**Stated goal**
Rewrite the listing below, replacing "race bib number" with "bib number" everywhere it occurs and keeping everything else unchanged. Leave the pictures out of your version.

##############################

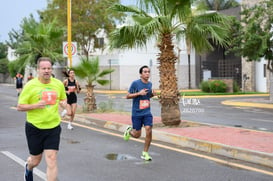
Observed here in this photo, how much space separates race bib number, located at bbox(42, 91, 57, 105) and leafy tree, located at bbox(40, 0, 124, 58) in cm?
3389

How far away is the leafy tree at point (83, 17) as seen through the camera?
3969cm

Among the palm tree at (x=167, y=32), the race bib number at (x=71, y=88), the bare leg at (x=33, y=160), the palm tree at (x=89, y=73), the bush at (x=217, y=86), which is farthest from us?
the bush at (x=217, y=86)

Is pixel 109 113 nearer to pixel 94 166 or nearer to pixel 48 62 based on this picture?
pixel 94 166

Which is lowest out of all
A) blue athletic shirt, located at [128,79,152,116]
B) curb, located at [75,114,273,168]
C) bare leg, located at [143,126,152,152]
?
curb, located at [75,114,273,168]

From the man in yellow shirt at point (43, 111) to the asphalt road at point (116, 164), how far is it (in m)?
1.35

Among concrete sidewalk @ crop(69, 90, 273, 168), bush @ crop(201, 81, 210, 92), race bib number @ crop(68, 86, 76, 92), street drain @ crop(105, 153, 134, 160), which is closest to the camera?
concrete sidewalk @ crop(69, 90, 273, 168)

##############################

**Correct answer**
Observed here in this photo, how much space separates bib number, located at bbox(42, 91, 57, 105) and leafy tree, located at bbox(40, 0, 124, 58) in cm?
3389

How far away is the leafy tree at point (83, 17) as seen through the camera?
3969cm

Among the palm tree at (x=167, y=32), the bib number at (x=71, y=88), the bare leg at (x=33, y=160), the palm tree at (x=89, y=73), the bush at (x=217, y=86), which is farthest from us?
the bush at (x=217, y=86)

Is pixel 109 113 nearer to pixel 94 166 or nearer to pixel 48 62 based on this picture?
pixel 94 166

Which is lowest out of all
A) blue athletic shirt, located at [128,79,152,116]
B) curb, located at [75,114,273,168]
C) bare leg, located at [143,126,152,152]
?
curb, located at [75,114,273,168]

From the man in yellow shirt at point (43, 111) to the asphalt road at point (116, 164), how far is it (in m)?
1.35

Among concrete sidewalk @ crop(69, 90, 273, 168), bush @ crop(201, 81, 210, 92), bib number @ crop(68, 86, 76, 92), street drain @ crop(105, 153, 134, 160), which is closest to the camera?
concrete sidewalk @ crop(69, 90, 273, 168)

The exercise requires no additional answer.